Your employees are the force responsible for making your business ideas a reality, so of course, they have a big impact on the success rate of your business. But did you know how you treat your employees can have a major impact on your brand’s reputation?

In fact, your employees can affect your business reputation in a multitude of ways.

Direct Customer Interactions

For starters, your employees will be directly interacting with your customers from the moment they’re onboarded to the time they leave. Your salespeople will be responsible for having initial conversations with leads and prospects. Your account managers and project managers will onboard those new customers and communicate through them throughout the duration of their contract or project. Your customer service reps will be responsible for resolving problems and providing ongoing care.

All these little interactions add up. If your employees are apathetic or callous to your customers, they’re going to get a negative impression of your brand. If a single employee is having a bad day and they take it out on a customer, it could deal a reputational blow that can ruin an entire customer relationship.

Conversely, if all your employees are on their best behaviour with your customers and they consistently provide good communication and good service, your customers are going to rate your business higher – and stick with your company as long as possible.

Promotion and Word of Mouth

You also need to consider your employees’ net promoter score (eNPS), or how likely your employees are to advocate for your business. A higher eNPS indicates your employees feel like they’re a good fit for the brand and that your company is doing good things for its customers (and possibly, the world at large).

When employees are happier with their position and the company, they’ll be more likely to talk favourably about the company and recommend it to other people. They may tell favourable stories in their social circles, post positive comments on social media, and represent the company much better in their personal lives.

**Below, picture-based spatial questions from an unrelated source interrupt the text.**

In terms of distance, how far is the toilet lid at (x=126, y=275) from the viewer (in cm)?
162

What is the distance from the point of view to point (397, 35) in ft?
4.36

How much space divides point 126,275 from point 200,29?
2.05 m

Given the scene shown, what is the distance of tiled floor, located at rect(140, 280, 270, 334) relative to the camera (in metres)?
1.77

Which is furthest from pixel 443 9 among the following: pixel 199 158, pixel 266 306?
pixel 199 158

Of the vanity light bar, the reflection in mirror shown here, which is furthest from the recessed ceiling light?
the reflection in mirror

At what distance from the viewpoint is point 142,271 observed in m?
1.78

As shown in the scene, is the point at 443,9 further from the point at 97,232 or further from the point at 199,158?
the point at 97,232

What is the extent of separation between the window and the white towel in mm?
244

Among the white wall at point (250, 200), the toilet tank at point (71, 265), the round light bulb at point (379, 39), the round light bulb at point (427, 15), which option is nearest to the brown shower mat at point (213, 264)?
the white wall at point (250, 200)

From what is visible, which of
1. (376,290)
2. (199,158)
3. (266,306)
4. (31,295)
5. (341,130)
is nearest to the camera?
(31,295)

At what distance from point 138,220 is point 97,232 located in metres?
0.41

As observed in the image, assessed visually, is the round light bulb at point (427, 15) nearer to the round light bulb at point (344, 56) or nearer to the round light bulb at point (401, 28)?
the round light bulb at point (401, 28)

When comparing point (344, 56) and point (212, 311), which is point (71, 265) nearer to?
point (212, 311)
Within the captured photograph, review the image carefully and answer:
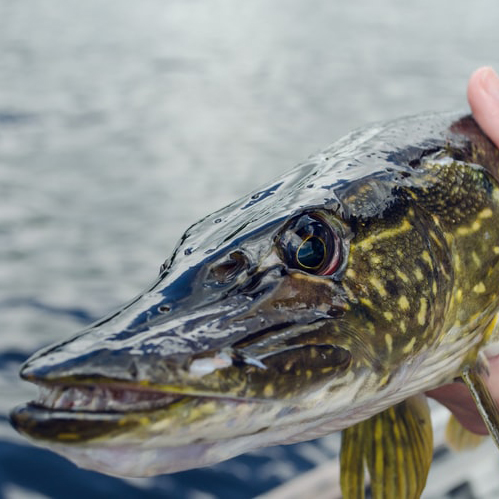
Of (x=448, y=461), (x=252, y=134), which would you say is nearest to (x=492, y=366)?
(x=448, y=461)

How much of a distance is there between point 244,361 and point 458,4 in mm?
22254

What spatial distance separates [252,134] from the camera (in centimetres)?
991

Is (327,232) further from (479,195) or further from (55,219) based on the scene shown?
(55,219)

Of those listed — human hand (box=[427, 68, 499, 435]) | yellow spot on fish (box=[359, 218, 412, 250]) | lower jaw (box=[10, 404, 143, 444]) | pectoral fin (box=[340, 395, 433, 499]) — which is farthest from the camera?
human hand (box=[427, 68, 499, 435])

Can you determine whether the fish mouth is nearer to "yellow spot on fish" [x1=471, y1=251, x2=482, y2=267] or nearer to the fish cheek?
the fish cheek

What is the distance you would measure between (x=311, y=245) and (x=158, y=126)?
895cm

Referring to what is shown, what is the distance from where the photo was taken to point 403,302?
137 centimetres

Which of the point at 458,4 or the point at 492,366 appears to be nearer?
the point at 492,366

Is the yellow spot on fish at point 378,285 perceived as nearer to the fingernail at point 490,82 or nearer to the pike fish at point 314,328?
the pike fish at point 314,328

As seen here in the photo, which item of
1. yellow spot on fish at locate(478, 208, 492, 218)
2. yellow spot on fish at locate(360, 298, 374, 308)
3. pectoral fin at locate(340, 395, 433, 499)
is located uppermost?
yellow spot on fish at locate(478, 208, 492, 218)

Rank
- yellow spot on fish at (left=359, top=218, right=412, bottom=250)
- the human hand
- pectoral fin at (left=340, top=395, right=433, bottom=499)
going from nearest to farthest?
1. yellow spot on fish at (left=359, top=218, right=412, bottom=250)
2. pectoral fin at (left=340, top=395, right=433, bottom=499)
3. the human hand

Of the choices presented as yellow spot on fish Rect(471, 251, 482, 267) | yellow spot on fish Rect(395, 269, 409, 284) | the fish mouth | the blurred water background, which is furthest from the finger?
the blurred water background

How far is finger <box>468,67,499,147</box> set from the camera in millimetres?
1822

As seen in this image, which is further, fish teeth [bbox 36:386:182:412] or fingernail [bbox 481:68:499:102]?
fingernail [bbox 481:68:499:102]
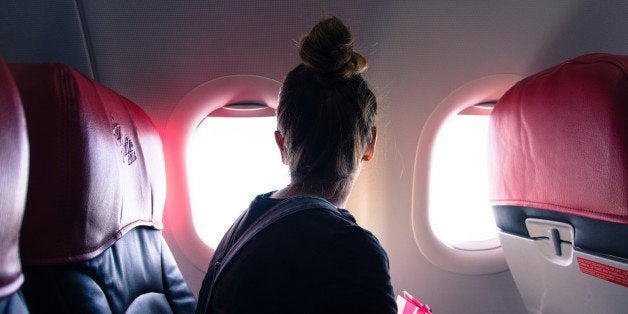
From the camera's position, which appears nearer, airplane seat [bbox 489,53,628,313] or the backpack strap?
the backpack strap

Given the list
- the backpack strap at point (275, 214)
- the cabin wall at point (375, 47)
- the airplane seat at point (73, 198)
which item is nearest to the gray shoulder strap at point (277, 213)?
the backpack strap at point (275, 214)

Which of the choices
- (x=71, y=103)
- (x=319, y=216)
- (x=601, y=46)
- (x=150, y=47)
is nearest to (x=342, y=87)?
(x=319, y=216)

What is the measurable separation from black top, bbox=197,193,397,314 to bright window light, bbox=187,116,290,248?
0.96 m

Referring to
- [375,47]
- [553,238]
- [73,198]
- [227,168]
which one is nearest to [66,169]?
[73,198]

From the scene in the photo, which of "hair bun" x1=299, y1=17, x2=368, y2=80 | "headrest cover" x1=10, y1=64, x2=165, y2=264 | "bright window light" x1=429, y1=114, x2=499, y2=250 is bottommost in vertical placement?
"bright window light" x1=429, y1=114, x2=499, y2=250

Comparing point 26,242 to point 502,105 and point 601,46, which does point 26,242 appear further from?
point 601,46

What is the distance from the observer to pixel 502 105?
144cm

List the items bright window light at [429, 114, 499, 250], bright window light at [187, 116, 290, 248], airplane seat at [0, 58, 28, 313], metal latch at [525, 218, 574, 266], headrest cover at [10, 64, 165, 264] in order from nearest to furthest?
airplane seat at [0, 58, 28, 313]
headrest cover at [10, 64, 165, 264]
metal latch at [525, 218, 574, 266]
bright window light at [187, 116, 290, 248]
bright window light at [429, 114, 499, 250]

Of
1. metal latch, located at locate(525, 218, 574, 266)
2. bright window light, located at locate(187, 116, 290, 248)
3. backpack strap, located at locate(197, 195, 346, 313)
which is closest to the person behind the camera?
backpack strap, located at locate(197, 195, 346, 313)

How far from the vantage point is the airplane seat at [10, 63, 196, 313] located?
0.69 metres

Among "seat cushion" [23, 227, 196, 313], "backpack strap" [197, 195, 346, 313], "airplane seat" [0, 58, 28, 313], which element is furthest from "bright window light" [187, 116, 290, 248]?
"airplane seat" [0, 58, 28, 313]

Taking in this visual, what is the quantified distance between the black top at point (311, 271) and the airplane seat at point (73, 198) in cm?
28

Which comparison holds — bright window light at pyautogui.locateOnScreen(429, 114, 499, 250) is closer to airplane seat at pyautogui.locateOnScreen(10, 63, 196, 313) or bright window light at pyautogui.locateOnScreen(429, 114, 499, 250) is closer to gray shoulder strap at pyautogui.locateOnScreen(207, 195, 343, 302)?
gray shoulder strap at pyautogui.locateOnScreen(207, 195, 343, 302)

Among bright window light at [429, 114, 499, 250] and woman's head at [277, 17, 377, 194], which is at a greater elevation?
woman's head at [277, 17, 377, 194]
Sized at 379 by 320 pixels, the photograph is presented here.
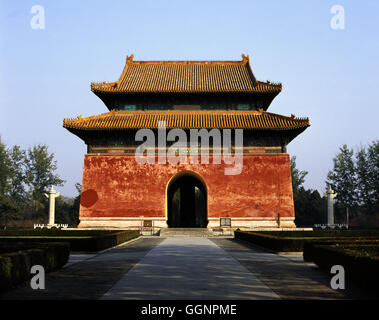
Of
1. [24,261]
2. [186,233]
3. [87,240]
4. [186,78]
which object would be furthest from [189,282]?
[186,78]

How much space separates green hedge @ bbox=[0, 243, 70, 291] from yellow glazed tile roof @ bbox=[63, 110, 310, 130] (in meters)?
18.8

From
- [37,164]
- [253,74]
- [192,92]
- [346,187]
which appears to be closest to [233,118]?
[192,92]

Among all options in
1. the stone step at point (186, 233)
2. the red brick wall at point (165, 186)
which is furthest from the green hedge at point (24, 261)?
the red brick wall at point (165, 186)

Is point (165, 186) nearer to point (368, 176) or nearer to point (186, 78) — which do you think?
point (186, 78)

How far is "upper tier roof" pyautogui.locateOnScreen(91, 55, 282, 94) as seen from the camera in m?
30.7

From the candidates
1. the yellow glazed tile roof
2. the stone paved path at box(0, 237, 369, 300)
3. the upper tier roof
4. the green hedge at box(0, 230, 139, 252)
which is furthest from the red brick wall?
the stone paved path at box(0, 237, 369, 300)

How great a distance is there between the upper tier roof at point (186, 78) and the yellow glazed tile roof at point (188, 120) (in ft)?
5.96

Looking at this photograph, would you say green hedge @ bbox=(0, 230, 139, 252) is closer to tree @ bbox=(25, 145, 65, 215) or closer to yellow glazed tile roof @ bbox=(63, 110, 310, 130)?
yellow glazed tile roof @ bbox=(63, 110, 310, 130)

A single, average employee won’t have the power to move the needle of public perception by much, but if your entire workforce is in alignment, it can massively impact your business’s reputation.

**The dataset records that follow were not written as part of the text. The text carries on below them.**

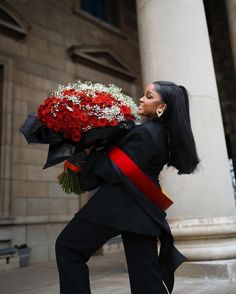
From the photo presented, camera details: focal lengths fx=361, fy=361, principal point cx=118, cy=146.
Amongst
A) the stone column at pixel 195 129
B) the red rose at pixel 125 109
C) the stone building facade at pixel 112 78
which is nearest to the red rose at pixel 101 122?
the red rose at pixel 125 109

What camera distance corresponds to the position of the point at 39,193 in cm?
802

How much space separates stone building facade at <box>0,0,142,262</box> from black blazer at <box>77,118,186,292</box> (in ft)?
18.7

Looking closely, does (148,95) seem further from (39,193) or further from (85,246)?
(39,193)

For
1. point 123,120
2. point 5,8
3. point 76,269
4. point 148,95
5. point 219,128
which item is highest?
point 5,8

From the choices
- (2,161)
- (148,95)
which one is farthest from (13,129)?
(148,95)

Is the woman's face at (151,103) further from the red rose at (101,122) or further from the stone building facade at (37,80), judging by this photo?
the stone building facade at (37,80)

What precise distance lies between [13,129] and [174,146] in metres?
6.28

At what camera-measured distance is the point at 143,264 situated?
195 centimetres

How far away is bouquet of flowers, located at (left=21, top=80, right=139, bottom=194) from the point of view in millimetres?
2010

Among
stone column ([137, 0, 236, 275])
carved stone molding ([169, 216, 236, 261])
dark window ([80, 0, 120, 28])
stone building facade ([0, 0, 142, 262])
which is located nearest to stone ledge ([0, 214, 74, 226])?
stone building facade ([0, 0, 142, 262])

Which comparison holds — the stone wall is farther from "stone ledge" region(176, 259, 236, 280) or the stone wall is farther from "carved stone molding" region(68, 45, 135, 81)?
"stone ledge" region(176, 259, 236, 280)

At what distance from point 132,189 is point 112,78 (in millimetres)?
9030

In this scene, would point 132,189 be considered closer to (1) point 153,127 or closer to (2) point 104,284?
(1) point 153,127

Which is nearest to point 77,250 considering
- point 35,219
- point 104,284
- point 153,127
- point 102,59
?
point 153,127
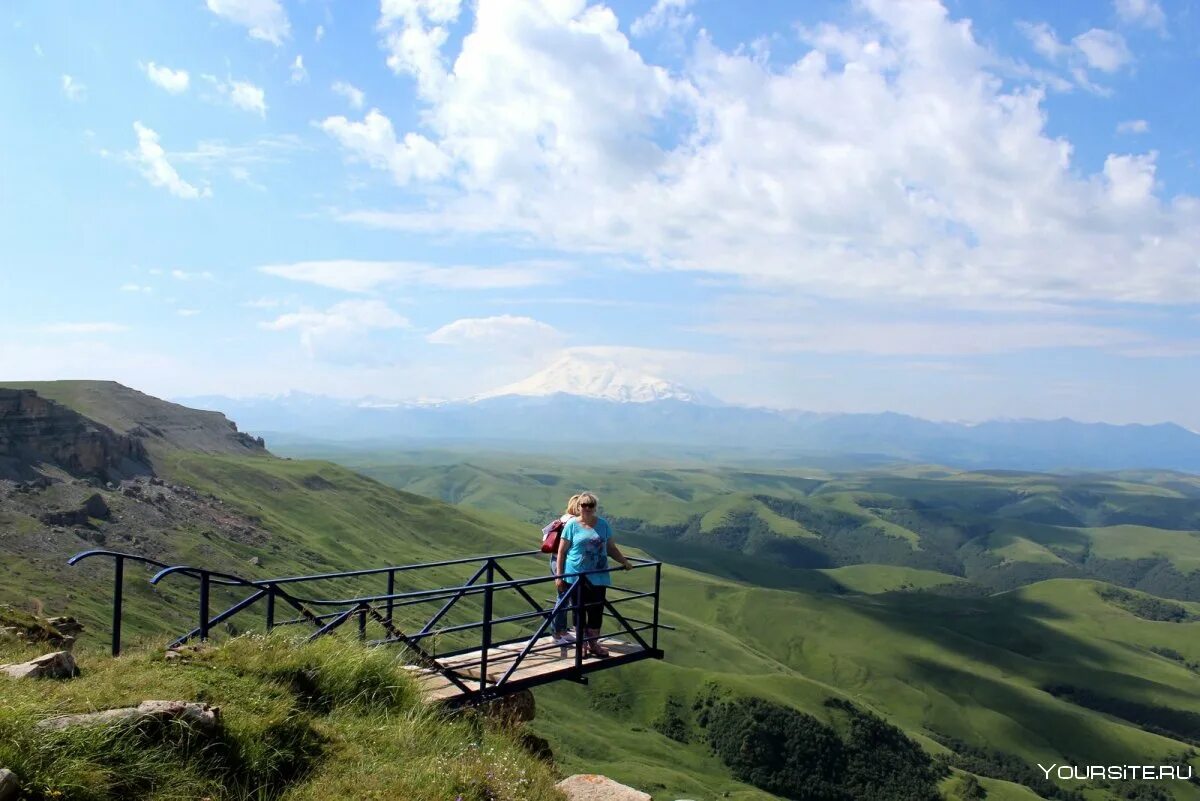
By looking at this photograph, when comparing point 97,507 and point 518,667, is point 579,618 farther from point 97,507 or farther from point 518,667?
point 97,507

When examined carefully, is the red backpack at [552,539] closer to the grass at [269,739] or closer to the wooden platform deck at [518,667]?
the wooden platform deck at [518,667]

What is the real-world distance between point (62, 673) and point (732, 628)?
187365 mm

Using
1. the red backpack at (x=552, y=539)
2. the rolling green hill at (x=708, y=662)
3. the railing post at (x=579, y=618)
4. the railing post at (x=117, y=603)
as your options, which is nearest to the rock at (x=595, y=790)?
the railing post at (x=579, y=618)

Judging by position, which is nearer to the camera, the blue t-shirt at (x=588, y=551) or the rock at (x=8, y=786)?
the rock at (x=8, y=786)

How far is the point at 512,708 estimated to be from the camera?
1332 cm

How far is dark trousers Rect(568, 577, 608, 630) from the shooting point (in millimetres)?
13883

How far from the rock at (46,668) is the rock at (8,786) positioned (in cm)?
264

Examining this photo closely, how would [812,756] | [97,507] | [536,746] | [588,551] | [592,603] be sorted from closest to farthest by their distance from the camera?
[536,746] < [592,603] < [588,551] < [97,507] < [812,756]

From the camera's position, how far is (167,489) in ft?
425

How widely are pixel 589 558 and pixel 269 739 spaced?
661cm

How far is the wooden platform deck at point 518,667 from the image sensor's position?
11991 mm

Employee Treatment and Company Reputation

It’s also worth noting that how you treat your employees can have an impact on your company’s reputation as well, regardless of what your customers see directly or what your employees say in their personal lives. Today’s customers care more about sustainability and ethical business practices, and they may choose a competitor’s business over yours if it means supporting a business with better employee management practices.

Providing employees with competitive wages, robust benefits, ample vacation time, and other perks is seen as more ethical and socially responsible. 

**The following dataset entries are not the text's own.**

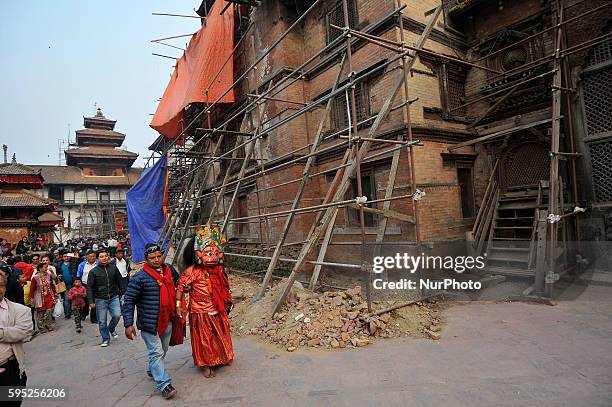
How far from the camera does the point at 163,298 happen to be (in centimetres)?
392

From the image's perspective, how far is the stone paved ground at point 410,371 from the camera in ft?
10.6

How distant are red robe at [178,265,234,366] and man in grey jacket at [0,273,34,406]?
5.04 feet

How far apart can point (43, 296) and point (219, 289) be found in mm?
5423

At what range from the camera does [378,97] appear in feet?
26.9

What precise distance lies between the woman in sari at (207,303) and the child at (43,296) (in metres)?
4.95

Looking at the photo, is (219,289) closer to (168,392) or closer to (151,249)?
(151,249)

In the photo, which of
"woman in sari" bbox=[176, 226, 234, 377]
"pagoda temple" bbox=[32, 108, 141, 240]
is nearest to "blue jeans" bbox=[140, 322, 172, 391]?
"woman in sari" bbox=[176, 226, 234, 377]

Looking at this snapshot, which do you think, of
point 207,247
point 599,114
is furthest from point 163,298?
point 599,114

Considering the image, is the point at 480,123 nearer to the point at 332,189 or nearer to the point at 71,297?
the point at 332,189

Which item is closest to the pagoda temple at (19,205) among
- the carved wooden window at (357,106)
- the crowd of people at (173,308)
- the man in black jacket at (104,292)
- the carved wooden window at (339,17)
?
the man in black jacket at (104,292)

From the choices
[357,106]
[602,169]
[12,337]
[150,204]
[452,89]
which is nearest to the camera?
[12,337]

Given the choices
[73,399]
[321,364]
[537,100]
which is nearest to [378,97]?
[537,100]

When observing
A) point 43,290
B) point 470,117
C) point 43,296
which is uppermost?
point 470,117

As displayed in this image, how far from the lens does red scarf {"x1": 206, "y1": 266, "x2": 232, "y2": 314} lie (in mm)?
4301
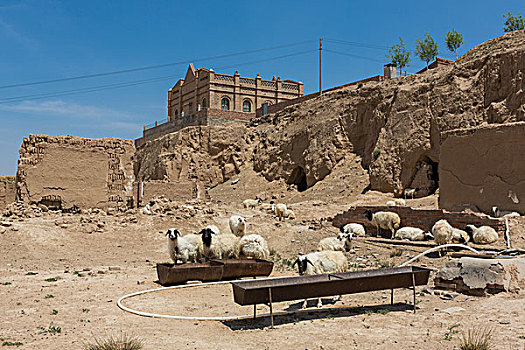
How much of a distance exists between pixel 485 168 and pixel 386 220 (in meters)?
3.99

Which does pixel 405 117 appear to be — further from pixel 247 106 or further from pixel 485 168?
pixel 247 106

By contrast, if your employees frequently complain about making minimum wage, being stuck in uncomfortable conditions, or being talked down to by superiors, it’s not going to look good for your company – even if you’re able to offer lower product prices as a result of these management practices.

How to Improve Your Business Reputation Through Your Employees

Fortunately, there are many ways to improve your business’s reputation indirectly, through your employees:

Compensate your employees fairly.

First and foremost, make sure you’re compensating your employees fairly. Pay them a wage that’s competitive for their position and consider providing additional benefits to make the offer even more compelling.

Train your employees well.

It’s also important to train your employees well. The more educated and knowledgeable they are, the more confident they’ll be – and the better equipped they’ll be to handle common customer issues. It’s also important to teach employees just how important their customer interactions are.

Establish the right company culture.

Strong company culture goes a long way to unite employees, boost morale, and establish the values that guide employee behaviour. For example, building a culture that puts customers first (and enforcing that culture) can guide your employees to consistently better customer interactions.

Look for ways to boost morale.

Anything that boosts morale is going to improve employee retention and perceptions of your brand. Even small things, like taking employees to lunch occasionally or hosting team building events, can have a large impact.

Collect employee feedback.

Take the time to collect feedback from employees. How do they feel about this company? Is there anything they think could be improved?

Employees have a bigger effect on your company reputation than many business owners realize. If you recognize this proactively and you work hard to treat your employees better (and train them properly), you’ll be in a much better position to make a better name for your company.